I touched one perfect petal with trembling fingers. No one had ever given me flowers before—not even Spencer.
That evening, as storm clouds gathered outside my apartment window, I woke gasping from another nightmare. Spencer had found me, his eyes cold with betrayal as he dragged me back to Shadowridge.
The doorbell rang just as I was pressing my forehead against the cool window glass, trying to calm my racing heart.
Carter stood on my doorstep with a steaming bowl of soup.
"Elena mentioned you might be having trouble sleeping," he said, his smile gentle in the dim hallway light. "Thought this might help."
The soup was rich with herbs and comfort—nothing like the fancy meals Gabrielle had insisted upon at pack dinners.
"How did you know?" I asked as he set the bowl on my small kitchen counter.
"That you needed comfort?" His eyes softened. "Your wolf tells me things, even when you don't."
Over the next weeks, the wildflowers became a daily ritual.
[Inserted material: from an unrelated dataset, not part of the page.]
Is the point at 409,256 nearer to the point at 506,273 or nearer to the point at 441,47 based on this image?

Each morning, a new arrangement would appear—larkspur, daisies, lavender—each one carefully chosen.
And each night, Carter would appear with a small offering: homemade bread, herbal tea, sometimes just a warm smile and a listening ear.
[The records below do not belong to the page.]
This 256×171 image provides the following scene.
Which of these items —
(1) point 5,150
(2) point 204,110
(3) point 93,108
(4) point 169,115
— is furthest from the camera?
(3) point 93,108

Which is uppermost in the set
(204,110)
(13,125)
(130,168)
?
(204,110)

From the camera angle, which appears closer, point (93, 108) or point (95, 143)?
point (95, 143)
One evening as we sat on my small balcony watching the sunset, he finally asked the question I'd been dreading.
"What happened to you, Alice?"
I stared at the fading light, my fingers unconsciously touching the scars on my arms—souvenirs from Gabrielle's "accidents."
"Someone hurt me," I whispered. "Someone who should have protected me instead."
Carter's expression darkened, a protective fury flashing in his eyes that made his Beta status seem momentarily like an Alpha's rage.
"Who?" he asked quietly.
And for the first time since leaving Shadowridge, I found myself wanting to tell someone the truth.